Sunrise

66 15 0
                                    

Lagya

Aku terbangun. Mengumpulkan lagi potongan kenyataan yang bertubi-tubi, lalu sadar kalau aku tidak sedang berada di kamar hotel yang kupesan. Kepalaku agak pening karena aku tidur hampir pagi, setelah Milo bilang jawabanku sudah tidak relevan lagi dengan pertanyaannya. Aku tidur di ranjang besarnya, dia memelukku seperti terakhir kali aku bersama dengannya. Hanya saja kali ini aku merasa lebih nyaman. Rasa yang aneh kurasakan bersamanya. Lalu tiba-tiba terbersit pertanyaan, sejak kapan aku mulai merasakan untuk Milo? Dan pertanyaan itu pula yang membawaku kembali tertidur.

Aku terbangun lagi ketika hari sudah sangat siang, bedanya Milo sudah tidak ada di sampingku. Meski masih kabur, mataku berkeliling mencarinya. Dan kutemukan dia di meja tulis, memasang kacamata kerjanya, konsentrasi dengan laptopnya. Aku terkejut ketika tahu ia bekerja bertelanjang dada. Pengetahuanku akan tubuhnya yang sexy kudapatkan berkat upayaku merawatnya saat demam tahun lalu. Tapi melihatnya dengan sadar bertelanjang dada sensasinya berbeda.

"Kau sudah bangun?" tanyanya tanpa mengalihkan perhatiannya dari layar laptop.

"Kau bekerja saat liburan?" tanyaku balik. Dan itu menarik perhatiannya. Terbukti ia mengalihkan pandangannya.

"Aku tidak suka pertanyaanku dibalas dengan pertanyaan," ujarnya serius. Yah, inilah Profesor Milo Park yang terkenal supra-cerdas, tampan, tapi dingin. "Ya, aku membalas email beberapa kolega dan mahasiswa, melanjutkan draft paper dan chapter book."

"Kau gila kerja," kataku sambil beranjak ke kamar mandi. Aku harus mengumpulkan lagi kewarasanku dan tidak membiarkan diriku seperti remaja mabuk kepayang. Aku sudah terlalu tua untuk itu.

"Kau mau ke mana?" tanya Milo melihatku membereskan tas dan sepatuku.
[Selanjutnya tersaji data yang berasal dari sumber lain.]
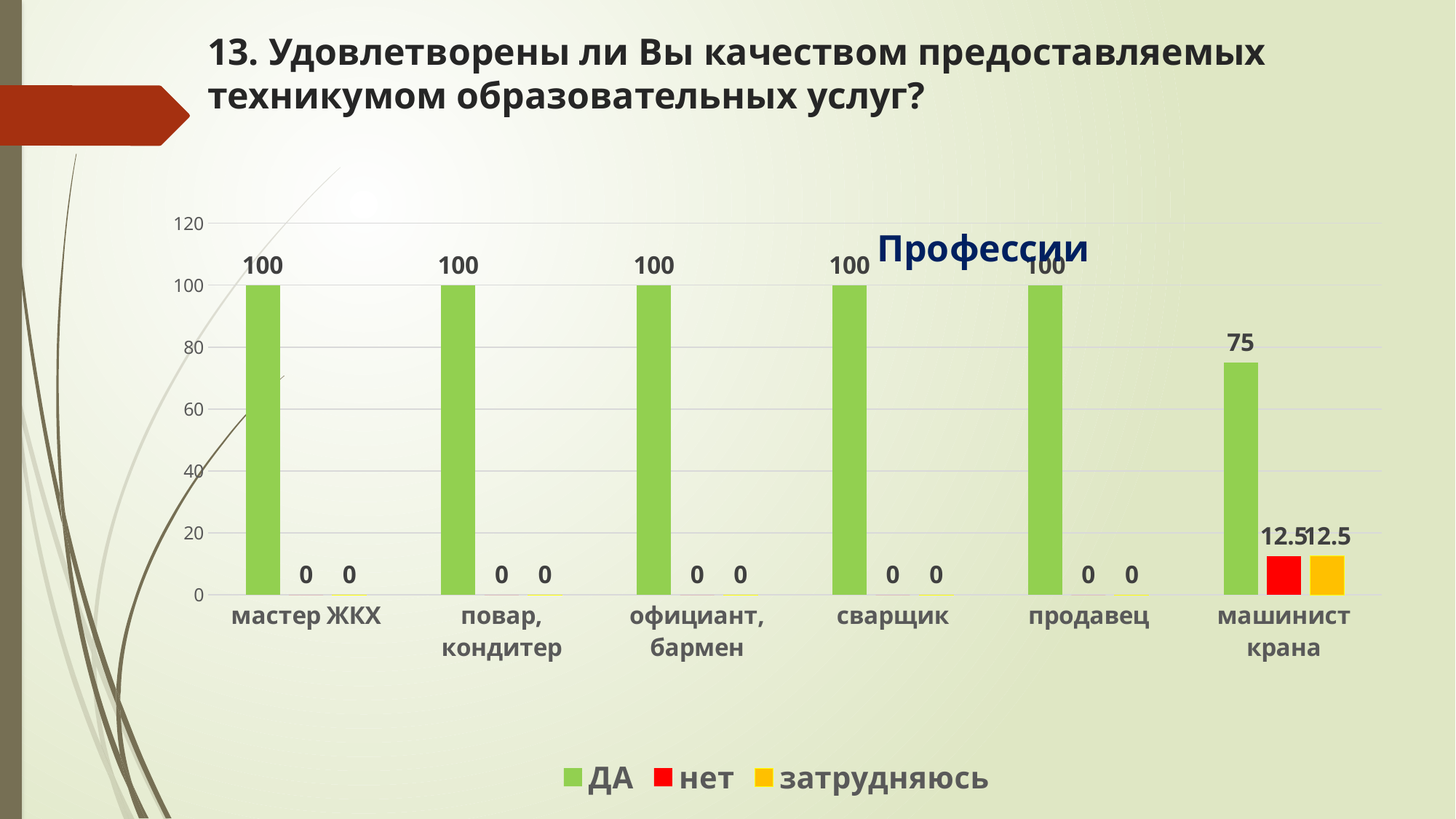
What kind of chart is shown on the slide? bar chart How many series does the legend list? 3 What is the value of ДА for сварщик? 100 Which category has the lowest value for ДА? машинист крана What is the difference between the ДА value for мастер ЖКХ and the ДА value for машинист крана? 25 Which is larger for машинист крана: ДА or нет? ДА What is the value of затрудняюсь for продавец? 0 What is the value of нет for машинист крана? 12.5 What colour represents the series нет in the legend? red How many categories are shown on the x axis? 6 What is the title of the chart? Профессии What is the value of ДА for машинист крана? 75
"Aku punya kamar hotel yang kusewa, koper pakaian dan barang-barang lainnya. Aku juga sudah punya tiket untuk kembali bekerja," jawabku. Kenapa rasanya jadi aneh ketika Milo bertanya seperti itu?

"Kau yang pindah kemari atau aku yang keluar dari sini?" Hal ini menjadi semakin aneh.

"Haruskah menjadi seperti itu?" tanyaku. Meskipun sebenarnya aku suka juga kalau salah satu dari kami pindah. Tapi pasti rasanya lebih aneh. "Aku akan tetap di hotelku dan kau tetap di sini. Kau bisa mengajakku pergi kalau kau mau, aku tak punya jadwal pasti untuk liburanku ini."

Dan seolah hari ini masih kurang kejutan, tiba-tiba aku seperti melihat Milo cemberut. Merajuk. Bibir merahnya mengumpul dan rautnya kecewa. Aku hampir saja tersenyum tapi kutahan.

"Aku bisa pakai sofa atau ekstra bed," katanya.

"Bukan soal itu, aku percaya padamu, aku hanya tak percaya diriku sendiri. Apalagi dengan kau berkeliaran shirtless begitu, hmm..." aku menggeleng-gelengkan kepalaku. Aku benar-benar bisa gila.

"Kenapa?" kini bibir cemberut itu mulai terurai dan menyembunyikan senyuman. Ia bahkan beranjak dari kursinya dan bergerak pelan ke arahku. Aku mulai was-was.

"Oh, come on.. stay where you are.." ucapku lemah.. tapi Milo seolah menggoda dengan gayanya. Oh, aku benar-benar lemah ketika Milo menggiring kembali ke ranjang.

"No, I want to stay here.." dan ia menekankan kata terakhir. "With you."

Setelah berdiam beberapa saat, Milo berbisik di telingaku, "Kamu cemburu dengan pekerjaanku? Itu yang membuatmu ingin pergi?"

Aku tersenyum. "Mungkin saja. Tapi yang jelas aku tak bisa membiarkan diriku di sini denganmu sepanjang hari."

"Aku tidak berbahaya, aku juga takkan memaksamu melakukan sesuatu yang tidak kau inginkan."

"Apa kau selalu dominan?" tanyaku takut-takut.

"Menurutmu?"

"Aku harus kenal kamu dulu untuk bisa menjawabnya," kataku.

"Kau akan punya banyak waktu untuk itu," dan kalimat itu menjadi samar ketika bibir Milo kembali menunjukkan fungsinya di bibirku.